When we were kids, our parents always wanted us to play and hang out with the “good” kids and school administrators wanted to organize us according to levels of academic potential. “Socializing” sometimes could feel more like “groupilizing”: that is, we weren’t allowed to pick acquaintances or friends based on our common interests with other kids, but by other factors, like behavior, intelligence – or in many cases in larger schools, race, something that comes to the forefront in the less-PC ’90s-setting of Fresh Off The Boat. Despite its time setting, the truth remains universal: people will always try to box us in based on some pre-conceived definition – and it’s only when we free ourselves from that, that we can find true companionship in the world.
There’s nothing natural about the friendship fostered between Phillip and Eddie: Jessica thinks it’s a good idea because he’s a “good Chinese boy,” and the school principal just wants his ex-wife to see he’s open-minded (conveyed by hilarious cutaway of a candid photo of him with Eddie and Phillip). The two of them are drawn to each other initially, but that’s just a matter of being clumped together by race, their drastically different interests quickly establishing how little these two were going to like each other. Initially, the two enjoy the comfort of having someone “like them” around; but what does “like them” really mean if it’s only skin deep?
“Phillip Goldstein” doesn’t necessarily engage this central idea in complex fashion: Eddie’s a rap fan, and Phillip is the kind of kid Eddie thinks would be a nerd. But the universality of the story serves another purpose: it speaks to our nature as humans to seek out those similar to us in any way when we’re trying to assimilate to a new place, no matter how desperate we may seem. Eddie just wants someone to go to the Beastie Boys concert with, but can’t find another fan of the group to go with him (like his one classmate, who is ecstatic over learning the real name of L.L. Bean), so he agrees to go to a musical with Phillip before the concert in exchange, putting on a front for a friendship he wants nothing to do with. Even when we don’t like people, we can find ourselves seeking out their company: familiarity is extremely valuable to us as humans, and Eddie’s behavior is an extremely childlike (and therefore unsubtle), poignant display of how desperately we seek that out, even if we know we’re forcing it.

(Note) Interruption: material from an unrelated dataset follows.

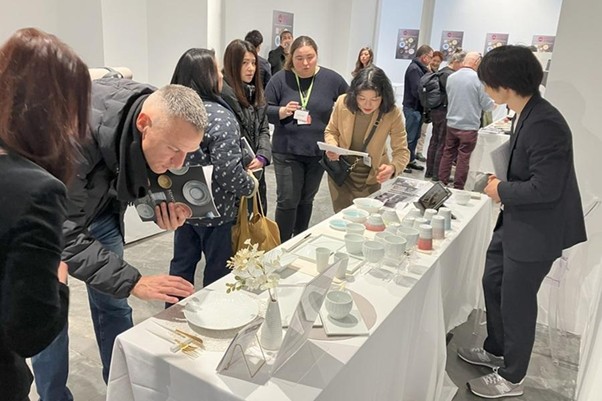 クララ、肥前陶磁器の欧州市場開拓プロジェクトにて、波佐見焼・有田焼のフランス商談会を開催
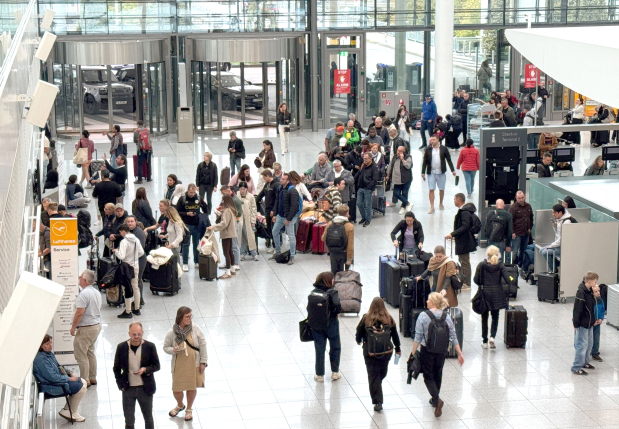 Drone sightings cause chaos at German airports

The episode finds great humor from the obvious differences between them, beginning with Phillip’s dedication to his Jewish faith, and continuing through Eddie’s desperate attempts to stay awake through Phillip’s half of the deal. “Phillip Goldstein” makes its titular character a breathing entity, a nice contrast with the broadly-painted white students we see in the beginning of the episode. But even Eddie finds himself pulled towards Phillip, some preconception that they’re two peas from the same pod because they’re Asian. In a way, Eddie is sterotyping himself, and “Phillip Goldstein” holds him to task as much as it does anyone else in the episode – without doing it at Phillip’s expense as a character, the most surprising (and pleasant) part of the whole affair.
Where the episode is strongest, however, is when it focuses on Jessica and the principal, and their attempts to force the two Asian kids at the school to assimilate together, two people whose vastly different motivations are united by this single, thin-headed notion of putting like with like, because that’s just what makes sense. Jessica wants Eddie to stop talking in slang (“WHY DO YOU WANT TO BE A LETTER?”), and wants him to become the Good, String Instrument Playing Chinese boy, just like his little brothers, driven just as much by personal motivation to shape Eddie as she is by her cultural heritage. However, it turns out that was a mistake, and Phillip is just a selfish jerk – a sudden turn of events (one the show doesn’t linger long on), but one that gives light to the message at the center of the show (which is if you tell your parents the rappers in the group are white, they might let you go to the concert – no, I’m kidding!), which is that in the end, we’ll end up with the people we should when we get out of our own way (like Eddie does with his fellow Beastie Boys fan, the only black kid in the school).
This principle (introduced by the principal; okay, I couldn’t help myself) is also reflected with Louis, who is isolated from the family for most of the episode, except when driving the family car or at dinner with the Goldsteins (where he remains awkward and hilarious). Where it manifests is his time alone at the restaurant, after he hires the exact person he thinks he needs as a greeter to replace the recently departed Mitch. Again, his assumption on what his greeter should be leads him to hire someone who he actually doesn’t connect with; in fact, the new guy steals Louis’s favorite part of the job, bringing people to their seats (and begging why he has Mitch in the first place). The entire structure is different, but the idea is the same “don’t judge a book by its cover” story, told in the distinct rhythms of Fresh‘s emerging voice.
That emerging voice is quickly turning Fresh Off The Boat into a fully-rounded family comedy – and even as the ratings for the show start to dip, it gives me hope that ABC sees what a strong comedy it has on its hands so that it will have a little faith in it. Episodes like “Phillip Goldstein” display exactly why: Fresh is a show that’s learning how to be funny (both with its characters, and its ever-evolving approach to its racially-distinct premise), without feeling bitter, packed with cheap references, or, most importantly, dishonest.